PROBLEM TO WORK ON: Look for the line containing "Which, out of" in the listing below. Retype that line and every subsequent line through the last one, and only those.

** Start **

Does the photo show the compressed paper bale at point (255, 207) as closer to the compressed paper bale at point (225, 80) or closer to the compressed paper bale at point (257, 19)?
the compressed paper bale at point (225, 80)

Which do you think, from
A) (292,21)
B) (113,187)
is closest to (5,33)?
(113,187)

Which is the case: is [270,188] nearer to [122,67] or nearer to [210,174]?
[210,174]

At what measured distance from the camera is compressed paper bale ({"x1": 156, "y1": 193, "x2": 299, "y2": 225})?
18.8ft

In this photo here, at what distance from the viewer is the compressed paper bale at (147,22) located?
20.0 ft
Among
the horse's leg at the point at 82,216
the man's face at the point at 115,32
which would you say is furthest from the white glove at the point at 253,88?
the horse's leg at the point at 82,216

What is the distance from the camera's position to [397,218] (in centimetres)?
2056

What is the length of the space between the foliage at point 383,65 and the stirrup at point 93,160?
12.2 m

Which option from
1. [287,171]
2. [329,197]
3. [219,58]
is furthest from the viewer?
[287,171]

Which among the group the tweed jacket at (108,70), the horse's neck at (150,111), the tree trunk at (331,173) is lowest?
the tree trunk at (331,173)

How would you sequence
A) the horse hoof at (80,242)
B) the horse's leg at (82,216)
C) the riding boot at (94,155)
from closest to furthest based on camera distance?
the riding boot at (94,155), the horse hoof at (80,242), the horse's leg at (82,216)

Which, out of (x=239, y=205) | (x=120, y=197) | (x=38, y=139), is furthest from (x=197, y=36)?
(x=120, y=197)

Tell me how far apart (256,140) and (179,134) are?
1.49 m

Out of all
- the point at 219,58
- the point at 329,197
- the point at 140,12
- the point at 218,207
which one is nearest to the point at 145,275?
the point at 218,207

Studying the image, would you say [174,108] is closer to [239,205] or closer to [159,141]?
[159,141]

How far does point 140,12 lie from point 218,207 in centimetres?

** End **

EXERCISE RESULT:
Which, out of (x=239, y=205) | (x=120, y=197) | (x=38, y=139), is furthest from (x=197, y=36)?
(x=120, y=197)

Tell me how far apart (256,140) and (179,134) are?
1.49 m

Out of all
- the point at 219,58
- the point at 329,197
- the point at 140,12
- the point at 218,207
which one is nearest to the point at 145,275?
the point at 218,207

Studying the image, would you say [174,108] is closer to [239,205] or closer to [159,141]?
[159,141]

How far does point 140,12 lie from point 218,207 in centimetres?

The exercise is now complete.